"What tarradiddle is this? As I remember it in the Revenge, when all hands of us were cruisin' together, ye had no mortal enemies."

"It happened in the Plymouth Adventure," answered Joe. "There be men in yon boat that 'ud delight in flayin' me alive. I swear it, Peter, by my mother's name. Give me up, and my blood is on your head."

The boy's words carried conviction. The stolid carpenter's mate pondered and knitted his bushy brows.

"I never did a wilful murder yet," said he. "Mallet and chisel come readier to my fist than a cutlass. Bide here, Joe. Let me get my bearings. This has the look of a ticklish matter for the lot of us. I shall be keepin' a weather eye lifted for squalls."

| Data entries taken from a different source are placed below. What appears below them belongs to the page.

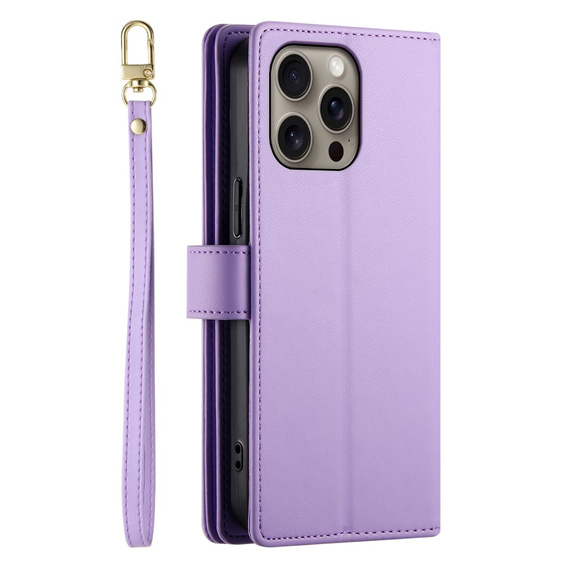 Θήκη με πτερύγιο για iPhone 16 Pro Max, Wallet Zipper Pocket, μωβ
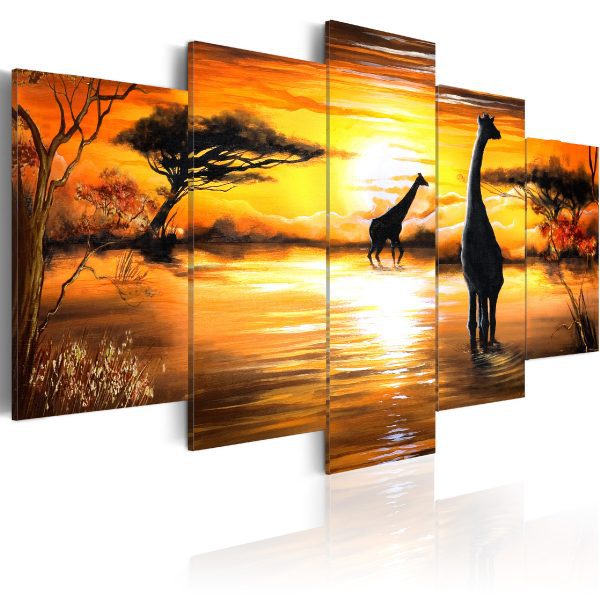 Obraz – Giraffes on the background with sunset Obraz – Giraffes on the background with sunset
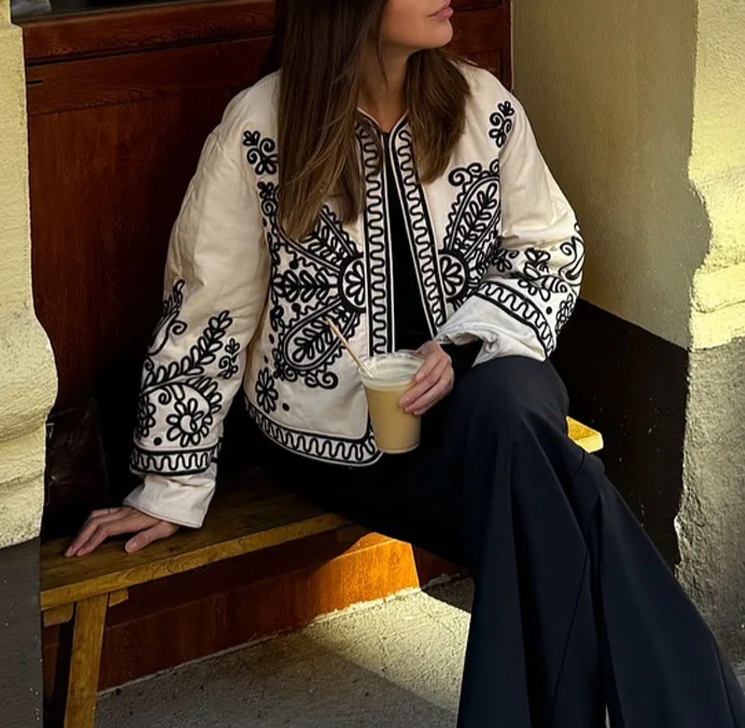 TRAFZA Embroidered Short Jacket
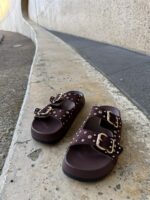 Studded Chic Slide Brown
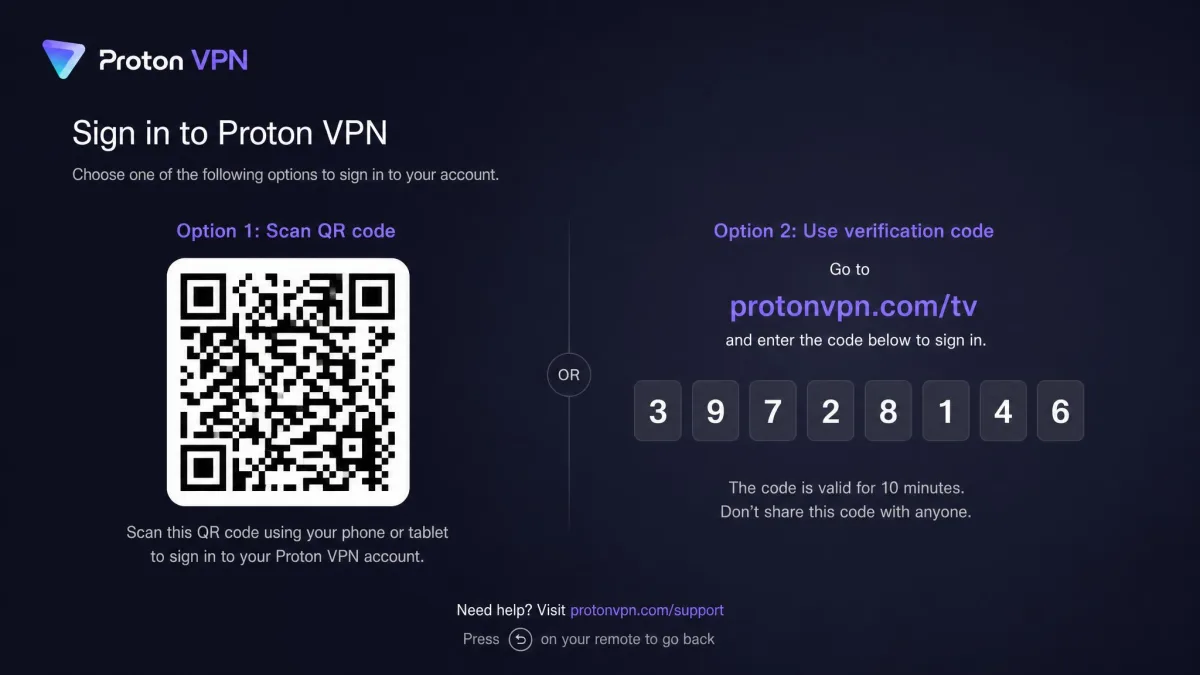 Proton VPN Fire TV app sign-in screen showing a QR code on the left and an 8-digit verification code with instructions to visit protonvpn.com/tv on the right.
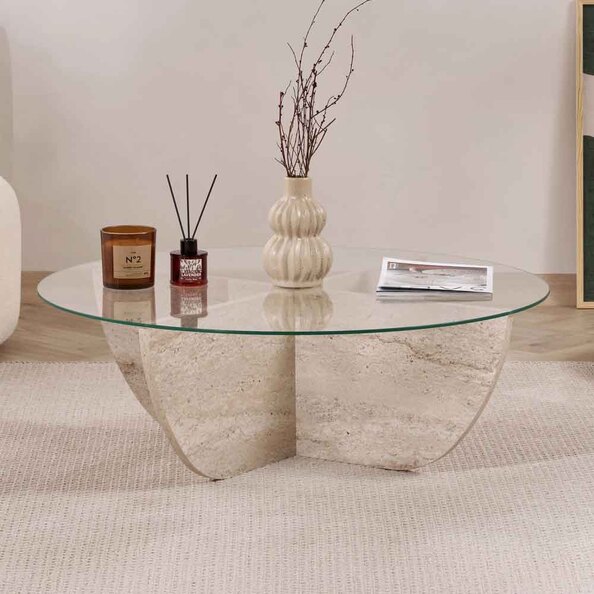 Liorza Round Clear Glass Coffee Table with Travertine Marble Effect Wooden Base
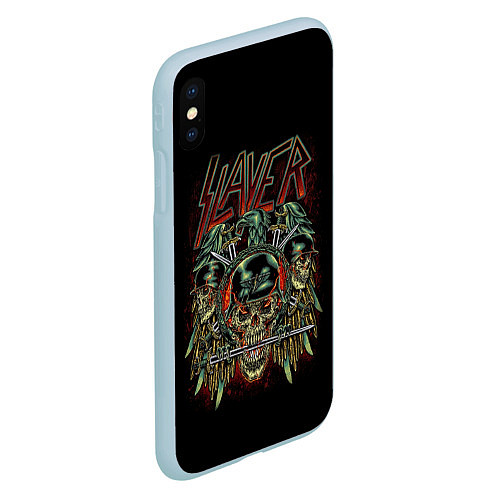 Чехол iPhone XS Max матовый Slayer / 3D-Голубой – фото 2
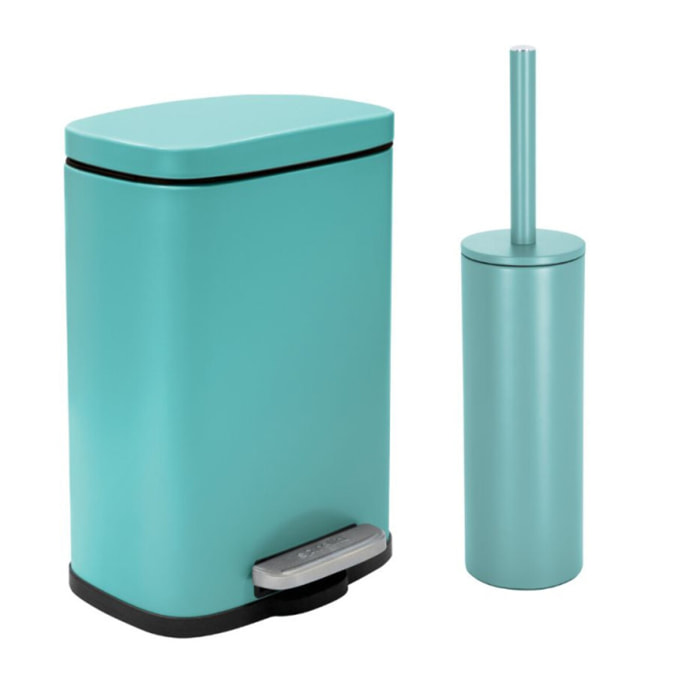 Set Poubelle à  pédale 5L & Brosse Wc AKIRA Turquoise mat Spirella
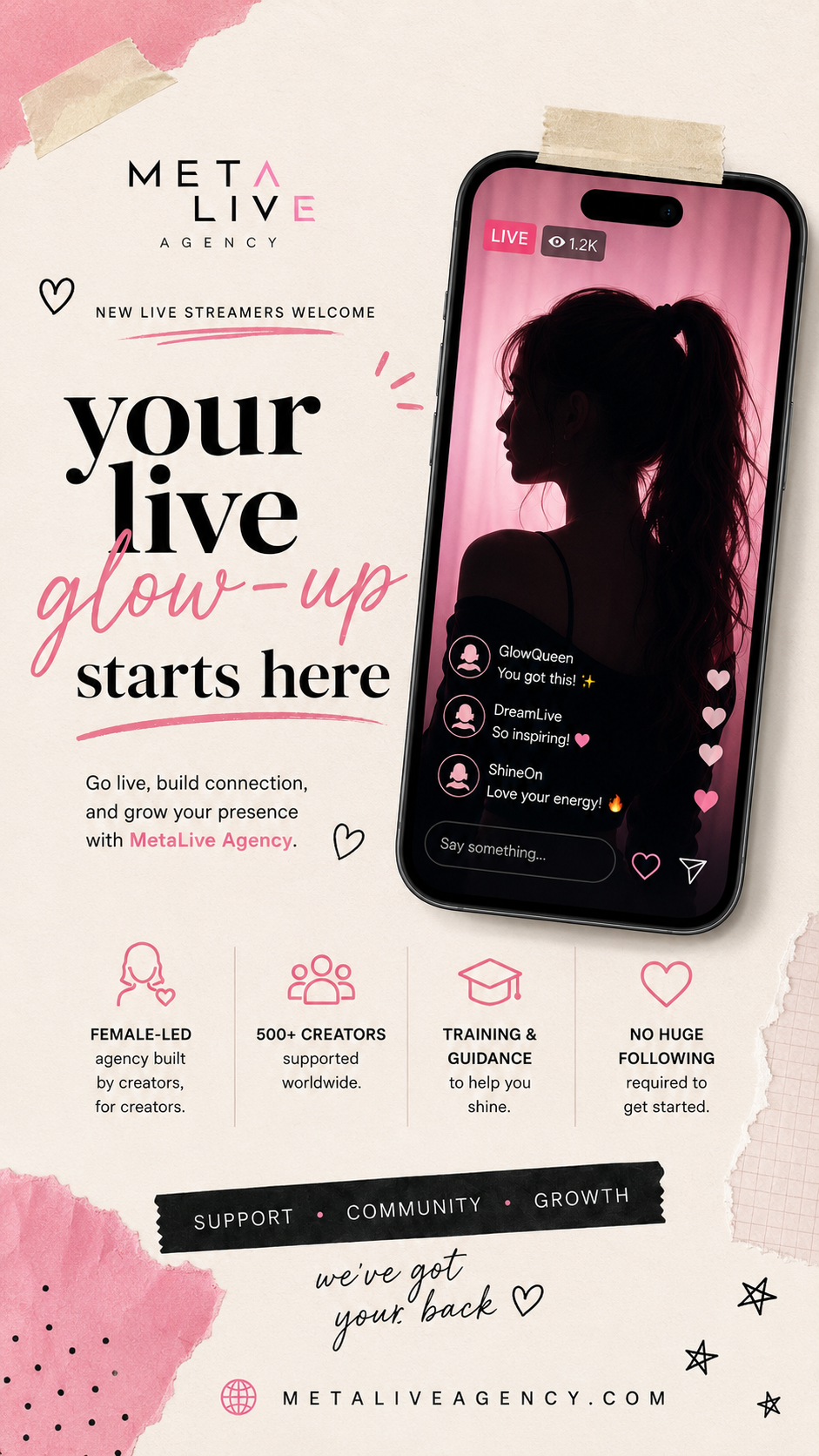 Metalive Agency Facebook ad: Start Your Live Streaming Journey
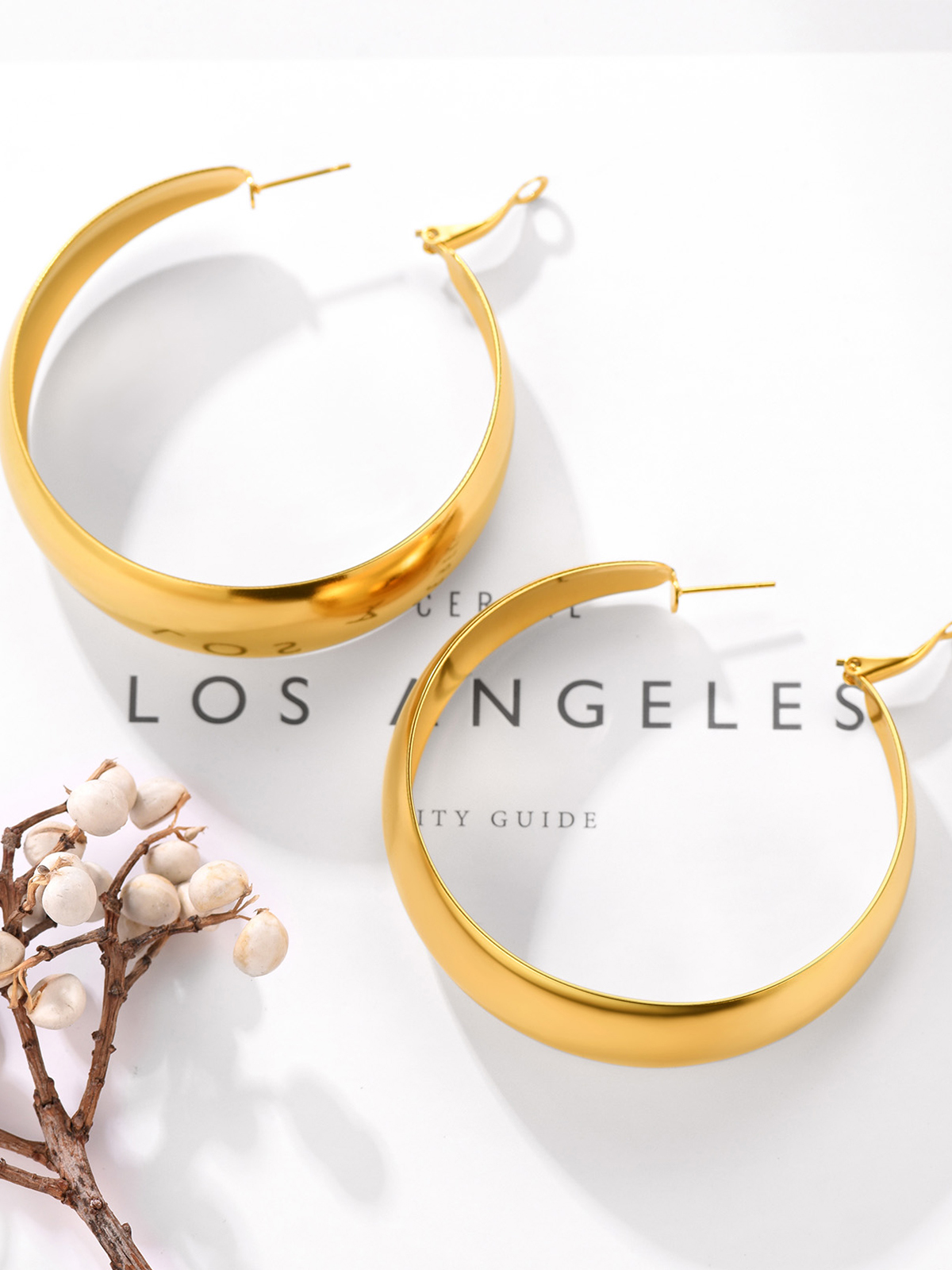 60mm Thick Chunky Hoop Hip Hop Earrings in 14K Gold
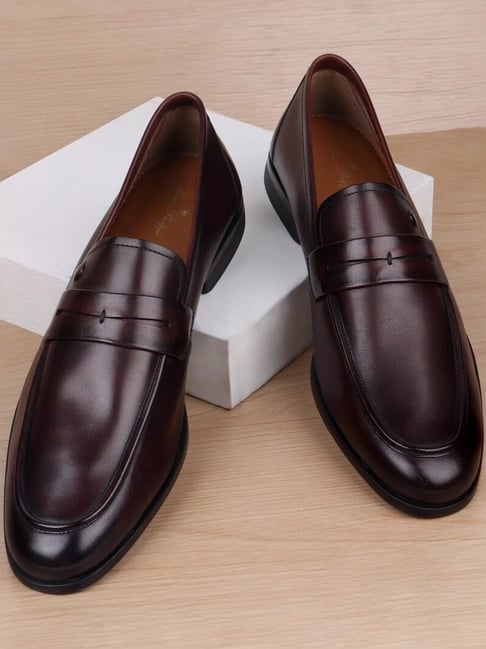 Louis Philippe Men's Brown Formal Loafers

In mortal fear of discovery by the men in the boat, Joe flattened himself behind a palmetto log which had drifted to the other side of the island. Here he was hidden unless the boat should make a landing. The carpenter's mate waded out to join his companions who were amiably conversing with Ned Rackham's pirates. They had all been shipmates either in the Revenge or the Triumph sloop and there was boisterous curiosity concerning the divers adventures while they had been apart. Rackham's crew had been reduced to eighteen men when they were lucky enough to capture the snow, it was learned. With this small company he dared not go pirating on his own account and so had decided to rejoin Blackbeard.

"Is Ned Rackham aboard the snow?" asked Peter Tobey of the boat's coxswain.

"He is all o' that, matey, though the big bos'n of the Plymouth Adventure shoved a knife in his ribs to the hilt. He is flat in a bunk but he gives the orders an' it's jump at the word."

"A hard man to kill," said Peter Tobey. "Take me aboard. 'Tis best I have speech with him. Let the people wait here on the cay. They can stand another hour of it."

There was fierce protest among the marooned pirates but the carpenter's mate gruffly demanded to know if they wished to be carried into the harbor and turned over to Blackbeard. This gave the mob something to think about and they permitted the boat to pull away from them without much objection.

"A rough joke on you lads, I call it, to be dumped on this bit o' purgatory," said the coxswain to Peter Tobey. "The great Cap'n Teach must ha' been in one of his tantrums."